After 12 consecutive losses to Roger Federer, a defiant Robin Soderling undoubtedly understood what kind of inspired tennis he would have to play to snap the streak - and he did just that.
Just like last year, when he slayed the indomitable dragon known as Nadal, Robin Soderling has shocked the tennis world by bringing another tennis deity to his knees on Phillipe Chatrier. On a rain-soaked clay court, playing his brand of high-risk tennis to perfection, Soderling forced Roger Federer to spend the majority of the final three sets on the defensive.
Serving bombs, and launching weapons-grade groundstrokes from the baseline, Soderling quickly struck back in the second set to erase a one set deficit, before the players were forced to retreat to the locker rooms due to inclement weather.
When they returned, Soderling was still on his game. The soggy conditions, according to Soderling in his post-match interview with Brad Gilbert, gave him more time to catch up with Federer's pace. And when he did catch up, the big Swede made it count by winding up his big forehand and taking aim at the white lines.
Swinging for the fences any time he could get his feet set, the big Swede hit 49 winners to go with his 14 aces.

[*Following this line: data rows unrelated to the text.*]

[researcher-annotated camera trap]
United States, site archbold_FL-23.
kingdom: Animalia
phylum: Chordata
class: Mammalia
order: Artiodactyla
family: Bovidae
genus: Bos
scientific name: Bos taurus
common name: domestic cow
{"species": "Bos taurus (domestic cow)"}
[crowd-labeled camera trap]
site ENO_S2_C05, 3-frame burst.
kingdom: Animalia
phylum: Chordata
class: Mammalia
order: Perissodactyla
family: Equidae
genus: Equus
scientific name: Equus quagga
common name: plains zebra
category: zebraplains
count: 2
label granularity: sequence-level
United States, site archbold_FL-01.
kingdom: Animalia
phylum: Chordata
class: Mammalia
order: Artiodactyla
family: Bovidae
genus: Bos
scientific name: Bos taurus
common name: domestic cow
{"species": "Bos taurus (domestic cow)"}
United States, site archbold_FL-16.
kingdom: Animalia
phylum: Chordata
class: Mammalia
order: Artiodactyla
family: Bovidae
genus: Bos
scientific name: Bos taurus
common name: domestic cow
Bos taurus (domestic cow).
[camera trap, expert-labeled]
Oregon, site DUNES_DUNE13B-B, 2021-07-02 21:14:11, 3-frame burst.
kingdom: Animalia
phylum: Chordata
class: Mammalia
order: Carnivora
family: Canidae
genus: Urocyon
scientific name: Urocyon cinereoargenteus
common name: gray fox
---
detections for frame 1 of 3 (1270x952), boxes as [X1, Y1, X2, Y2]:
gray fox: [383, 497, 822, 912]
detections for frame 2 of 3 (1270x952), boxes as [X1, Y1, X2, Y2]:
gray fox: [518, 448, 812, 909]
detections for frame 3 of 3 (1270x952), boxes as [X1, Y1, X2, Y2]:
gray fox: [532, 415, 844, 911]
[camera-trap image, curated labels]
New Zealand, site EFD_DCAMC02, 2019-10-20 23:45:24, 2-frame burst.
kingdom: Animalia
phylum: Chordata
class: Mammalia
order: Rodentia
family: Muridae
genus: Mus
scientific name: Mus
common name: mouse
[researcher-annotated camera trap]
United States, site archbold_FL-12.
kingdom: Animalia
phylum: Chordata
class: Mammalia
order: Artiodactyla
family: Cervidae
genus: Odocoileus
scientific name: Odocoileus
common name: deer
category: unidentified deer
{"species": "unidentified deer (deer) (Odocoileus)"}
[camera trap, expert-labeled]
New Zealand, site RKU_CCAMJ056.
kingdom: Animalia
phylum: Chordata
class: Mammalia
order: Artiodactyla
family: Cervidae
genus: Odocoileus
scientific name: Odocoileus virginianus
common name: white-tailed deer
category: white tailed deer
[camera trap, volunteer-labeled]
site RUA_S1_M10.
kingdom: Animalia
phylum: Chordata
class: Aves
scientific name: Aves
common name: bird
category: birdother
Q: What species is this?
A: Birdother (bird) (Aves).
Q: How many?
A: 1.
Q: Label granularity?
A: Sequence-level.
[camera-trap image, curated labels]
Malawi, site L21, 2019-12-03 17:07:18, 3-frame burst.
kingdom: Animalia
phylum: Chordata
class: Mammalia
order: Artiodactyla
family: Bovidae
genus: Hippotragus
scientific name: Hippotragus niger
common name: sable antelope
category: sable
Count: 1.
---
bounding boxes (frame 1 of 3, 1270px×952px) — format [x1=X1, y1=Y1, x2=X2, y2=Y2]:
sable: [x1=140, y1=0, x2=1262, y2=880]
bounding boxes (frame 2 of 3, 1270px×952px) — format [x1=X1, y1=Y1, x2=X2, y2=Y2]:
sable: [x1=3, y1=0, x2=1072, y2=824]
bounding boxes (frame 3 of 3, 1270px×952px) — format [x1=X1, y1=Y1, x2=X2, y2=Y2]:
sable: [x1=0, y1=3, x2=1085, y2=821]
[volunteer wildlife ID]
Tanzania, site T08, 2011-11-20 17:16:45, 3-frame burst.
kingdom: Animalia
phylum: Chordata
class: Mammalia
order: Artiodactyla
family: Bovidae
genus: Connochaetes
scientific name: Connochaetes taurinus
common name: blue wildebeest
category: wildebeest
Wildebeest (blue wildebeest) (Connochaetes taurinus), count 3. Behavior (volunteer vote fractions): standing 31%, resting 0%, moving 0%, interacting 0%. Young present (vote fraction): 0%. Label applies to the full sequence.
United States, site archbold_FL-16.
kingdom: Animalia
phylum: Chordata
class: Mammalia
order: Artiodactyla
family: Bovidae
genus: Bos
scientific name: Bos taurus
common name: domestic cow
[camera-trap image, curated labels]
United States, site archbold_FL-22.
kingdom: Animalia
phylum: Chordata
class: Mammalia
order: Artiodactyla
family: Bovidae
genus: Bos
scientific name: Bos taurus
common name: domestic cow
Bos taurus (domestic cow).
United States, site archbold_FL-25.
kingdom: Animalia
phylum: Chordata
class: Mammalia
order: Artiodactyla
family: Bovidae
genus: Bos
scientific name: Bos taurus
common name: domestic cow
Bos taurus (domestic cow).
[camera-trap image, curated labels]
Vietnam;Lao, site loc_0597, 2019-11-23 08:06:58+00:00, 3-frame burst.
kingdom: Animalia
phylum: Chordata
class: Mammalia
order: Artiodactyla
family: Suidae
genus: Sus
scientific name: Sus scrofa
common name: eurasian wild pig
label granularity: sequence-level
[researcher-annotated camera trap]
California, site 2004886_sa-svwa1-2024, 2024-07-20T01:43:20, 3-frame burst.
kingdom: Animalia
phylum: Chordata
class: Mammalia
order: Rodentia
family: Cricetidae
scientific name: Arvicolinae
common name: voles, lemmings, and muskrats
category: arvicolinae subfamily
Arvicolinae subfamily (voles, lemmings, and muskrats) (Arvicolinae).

But Federer was never out of this match until the last ball was struck. In spite of the difficult playing conditions and the insane level of Soderling's play, Federer managed to go up a break in the fourth set with some fine play of his own.
Soderling, however, was undeterred. He snatched the momentum back by breaking immediately, then continued to launch his version of shock and awe against the legend on the other side of the court.
After securing a second break, Soderling had a chance to serve for the match against Federer, and he did not wilt.
The final game seemed to be over before it began, and Soderling was emphatically pumping his fists waiting for Federer to shake his hand at the net before the heavy reality of what had just occurred started to seep in.
Federer's streak of 23 consecutive Grand Slam semi finals is over, but Federer fans can find solace in the fact that his streak of consecutive Grand Slam quarter finals is still in tact.
Meanwhile, Soderling is the first man in 25 years to knock out the defending champion in back-to-back years (Mats Wilander knocked out Yannick Noah and Ivan Lendl in '84 and '85).
There wasn't much that anybody could have done to derail Robin Soderling today - greatest player to perhaps ever play the game, or not.
Now at 11-1 over the last two years in the French Open, Soderling will look to advance to his second straight final when he plays Tomas Berdych in the semi finals on Friday.
No matter what type of craziness ensues, Soderling has put an exclamation point next to the words that have defined his last two seasons at Roland Garros.
Last year we thought it may have been a fluke, but this year it's official. Robin Soderling is a giant killer of epic proportions.